Chaque semaine, cinq films sont ajoutés sur la plateforme et restent accessibles pendant deux mois. Les abonnés ont accès en tout temps à plus d’une quarantaine de films, en version originale française ou sous-titrée en français, en contrepartie d’un abonnement mensuel ou annuel. « Actuellement, nous avons atteint notre objectif sur le plan des abonnements », dit Florence Lamothe, qui s’interroge sur le rôle potentiel de la pandémie dans ce succès.

Une plate-forme nécessaire…

S’il a été lancé en février 2020 au Canada, Tënk est un projet qui a démarré 4 ans auparavant, de l’autre côté de l’Atlantique, à Lussas, un patelin français. Ce « village documentaire », fondé par le cinéaste Jean-Marie Barbe, est une véritable pépinière du genre. Les activités de production et de diffusion y sont concentrées afin de faire la part belle au cinéma d’auteur en région.

« Dans le passé, le documentaire d’auteur a surtout été relayé par les chaînes télévisées, puis il a été complètement délaissé, explique Florence Lamothe. Fragilisé, il se cherche de nouveaux lieux de diffusion et c’est à ce besoin que répond la plateforme Tënk. »

Le besoin de visibilité dans le milieu du documentaire d’auteur était aussi bien présent au Québec. « On aurait simplement pu acheter les droits de diffusion au Canada, mais on a préféré créer une nouvelle entité ici pour qu’elle devienne un outil destiné à la communauté », explique Florence Lamothe. C’est sous la forme d’une coopérative de solidarité qu’est née Tënk. Ainsi, en tant que membres, tous les artisans du documentaire peuvent s’impliquer et décider des grandes orientations de la plateforme.

…et indépendante

Mais Tënk, et c’est sa plus grande force selon Florence Lamothe, demeure fondamentalement indépendante quant au choix des contenus. Cela implique un travail de revalorisation d’œuvres anciennes et moins anciennes, et de remises en contexte avec l’actualité. L’ancrage local des personnes responsables de la curation et de la programmation leur confère toute la légitimité pour assurer une grande représentativité des films québécois et canadiens.
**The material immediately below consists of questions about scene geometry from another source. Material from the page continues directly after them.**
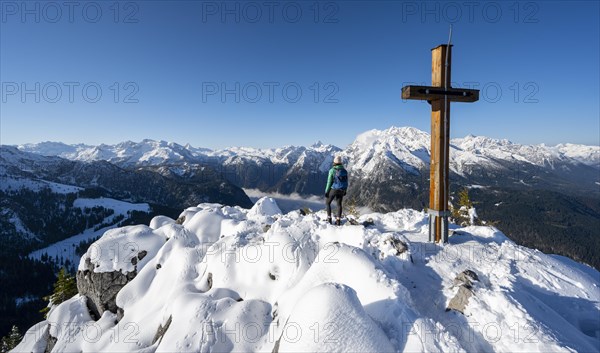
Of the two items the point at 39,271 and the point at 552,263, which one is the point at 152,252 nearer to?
the point at 552,263

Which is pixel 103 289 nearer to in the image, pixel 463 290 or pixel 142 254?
pixel 142 254

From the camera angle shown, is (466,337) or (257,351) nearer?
(466,337)

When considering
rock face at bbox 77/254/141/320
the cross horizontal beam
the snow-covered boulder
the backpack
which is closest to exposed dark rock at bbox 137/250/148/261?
the snow-covered boulder

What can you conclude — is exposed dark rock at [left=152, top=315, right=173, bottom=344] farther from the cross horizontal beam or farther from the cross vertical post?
the cross horizontal beam

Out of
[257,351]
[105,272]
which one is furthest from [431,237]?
[105,272]

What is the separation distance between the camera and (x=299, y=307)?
280 inches

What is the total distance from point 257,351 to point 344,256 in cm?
384

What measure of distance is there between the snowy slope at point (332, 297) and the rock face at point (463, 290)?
22 centimetres

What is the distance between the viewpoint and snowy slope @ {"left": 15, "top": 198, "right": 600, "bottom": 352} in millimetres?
6500

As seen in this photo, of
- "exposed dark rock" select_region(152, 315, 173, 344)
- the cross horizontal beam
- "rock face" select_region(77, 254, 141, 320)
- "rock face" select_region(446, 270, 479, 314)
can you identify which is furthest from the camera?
"rock face" select_region(77, 254, 141, 320)

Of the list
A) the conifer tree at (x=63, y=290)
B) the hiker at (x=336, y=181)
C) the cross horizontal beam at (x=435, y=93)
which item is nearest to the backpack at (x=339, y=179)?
the hiker at (x=336, y=181)

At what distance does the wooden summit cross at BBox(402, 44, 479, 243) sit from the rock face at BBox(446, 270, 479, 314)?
329cm

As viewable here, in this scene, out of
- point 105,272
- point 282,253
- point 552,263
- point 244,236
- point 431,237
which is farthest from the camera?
point 105,272

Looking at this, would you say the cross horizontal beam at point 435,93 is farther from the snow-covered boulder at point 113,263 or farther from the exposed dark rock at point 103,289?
the exposed dark rock at point 103,289
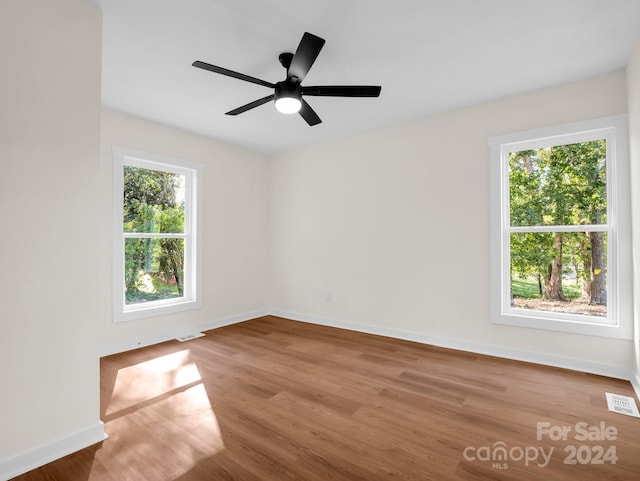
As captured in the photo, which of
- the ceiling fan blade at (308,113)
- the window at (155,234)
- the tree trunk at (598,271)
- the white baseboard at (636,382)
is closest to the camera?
the white baseboard at (636,382)

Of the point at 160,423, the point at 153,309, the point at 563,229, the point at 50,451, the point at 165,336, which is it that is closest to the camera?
the point at 50,451

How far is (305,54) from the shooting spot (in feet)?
6.65

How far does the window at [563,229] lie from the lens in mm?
2786

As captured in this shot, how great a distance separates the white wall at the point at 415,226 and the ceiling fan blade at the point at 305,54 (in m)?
2.10

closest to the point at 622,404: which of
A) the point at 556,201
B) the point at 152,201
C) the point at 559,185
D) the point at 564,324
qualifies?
Answer: the point at 564,324

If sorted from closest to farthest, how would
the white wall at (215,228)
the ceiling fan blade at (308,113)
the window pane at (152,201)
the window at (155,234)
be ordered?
the ceiling fan blade at (308,113)
the white wall at (215,228)
the window at (155,234)
the window pane at (152,201)

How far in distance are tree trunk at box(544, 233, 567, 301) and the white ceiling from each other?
5.00 ft

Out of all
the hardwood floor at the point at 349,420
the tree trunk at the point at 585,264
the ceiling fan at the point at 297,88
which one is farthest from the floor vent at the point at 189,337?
the tree trunk at the point at 585,264

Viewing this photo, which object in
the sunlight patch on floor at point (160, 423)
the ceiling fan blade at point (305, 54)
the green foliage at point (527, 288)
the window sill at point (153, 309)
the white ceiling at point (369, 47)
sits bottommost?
the sunlight patch on floor at point (160, 423)

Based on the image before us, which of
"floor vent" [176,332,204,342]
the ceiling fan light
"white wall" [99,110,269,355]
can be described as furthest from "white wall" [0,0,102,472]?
"floor vent" [176,332,204,342]

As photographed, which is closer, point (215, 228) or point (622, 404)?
point (622, 404)

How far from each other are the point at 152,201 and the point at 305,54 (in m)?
2.86

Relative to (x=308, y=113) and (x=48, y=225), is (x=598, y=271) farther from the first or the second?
(x=48, y=225)

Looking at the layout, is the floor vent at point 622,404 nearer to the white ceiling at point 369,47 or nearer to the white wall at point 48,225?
the white ceiling at point 369,47
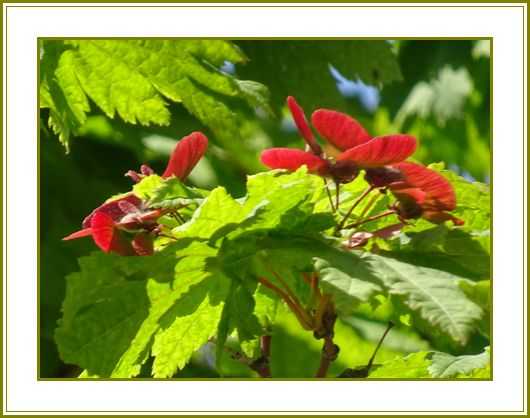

Les œuvres proposées sur Tënk peuvent toutefois provenir de toutes les époques et de tous les pays, tant qu’ils touchent à des sujets pouvant résonner avec les enjeux canadiens politiques, sociaux ou artistiques. La cerise sur le gâteau : des films qui n’avaient jamais pu être visionnés par un public plus isolé en région sont maintenant accessibles.



Le numérique, oui… mais pas que

L’offre de diffusion en ligne a d’autres avantages, notamment celui d’offrir une visibilité à des genres très éclatés. Qu’il s’agisse d’animation, d’un court-métrage de trois minutes ou d’un long métrage de 5 heures, chacun y trouve sa place.

Mais le tout numérique s’imposera-t-il comme valeur suprême de la diffusion du documentaire ? Non, répond Florence Lamothe. « On croit beaucoup à l’importance de la salle; les Québécois continuent de s’y rendre pour visionner des documentaires, estime-t-elle. On aime aussi l’idée de se promener en région et de fréquenter les petits festivals. »

Du côté de Tënk France, c’est une habitude éprouvée. La présence dans les festivals physiques permet de toucher de nouveaux publics et de rencontrer les convertis. Mais la COVID-19 a mis un sérieux coup de frein à cela. Les distributeurs et diffuseurs devront être plus inventifs pour trouver public et financement. Propulsée par sociofinancement, Tënk Canada misera de son côté sur les abonnements et les partenariats avec le milieu.

La pandémie a aussi catalysé l’offre culturelle numérique gratuite, ce qui n’est « ni fiable ni rentable pour personne » selon Florence Lamothe. Voilà donc un modèle en plein bouleversement, dont l’avenir sera déterminé en fonction de l’attitude des consommateurs. « Les gens doivent comprendre que pour avoir de la qualité, ça coûte quelque chose », conclut-elle.

Les Québécois mettront-ils le cinéma documentaire en ligne dans leur panier bleu dans les prochaines années ? À suivre.